You can drop the logprobs. The extensive parameter use mirrors what the API echoes back.
Do not attempt even a null “previous_response_id”, as it cannot be used at all in conjunction with a conversation ID.

You can update the node.js SDK to the latest just to be sure; or do as I am doing, and just make the https call yourself, so you aren’t obsolete every week, needing a refresh of virtual environments and the system library install, for a bloated SDK that blocks anything unknown.

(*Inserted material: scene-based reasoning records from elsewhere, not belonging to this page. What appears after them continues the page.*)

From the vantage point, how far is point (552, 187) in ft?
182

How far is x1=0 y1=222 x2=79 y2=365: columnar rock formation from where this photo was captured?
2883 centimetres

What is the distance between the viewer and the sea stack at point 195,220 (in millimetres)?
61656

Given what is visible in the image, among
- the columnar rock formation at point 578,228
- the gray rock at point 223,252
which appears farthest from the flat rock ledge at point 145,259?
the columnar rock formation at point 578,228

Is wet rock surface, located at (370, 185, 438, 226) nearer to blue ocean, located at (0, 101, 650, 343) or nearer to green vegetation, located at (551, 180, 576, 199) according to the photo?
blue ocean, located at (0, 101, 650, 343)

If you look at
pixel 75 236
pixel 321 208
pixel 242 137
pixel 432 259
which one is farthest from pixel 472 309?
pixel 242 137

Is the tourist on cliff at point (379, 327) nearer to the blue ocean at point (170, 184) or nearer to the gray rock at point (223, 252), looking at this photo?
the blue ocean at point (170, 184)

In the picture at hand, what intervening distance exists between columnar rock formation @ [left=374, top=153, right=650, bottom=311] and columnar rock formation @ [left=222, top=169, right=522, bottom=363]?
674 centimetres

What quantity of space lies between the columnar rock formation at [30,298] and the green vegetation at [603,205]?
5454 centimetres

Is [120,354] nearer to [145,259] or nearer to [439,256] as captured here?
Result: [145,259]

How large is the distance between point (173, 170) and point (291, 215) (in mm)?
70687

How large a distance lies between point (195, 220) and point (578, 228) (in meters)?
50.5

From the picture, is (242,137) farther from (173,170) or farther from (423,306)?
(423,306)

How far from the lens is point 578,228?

And, I suppose: ensure that you are creating and persisting just one conversation ID.

Hi, I’m currently encountering the same problem where streamed responses (stream: true) are not being stored in the conversation, even with store: true set. Has this issue been acknowledged or resolved yet?

Hi,

I just wasted a lot of time on this issue. What I’ve learned is that if you interrupt the stream (e.g., due to a timeout), it doesn’t continue in the background: it is also interrupted and deleted from storage. Even if the first events sent an ID, it will no longer exist at OpenAI.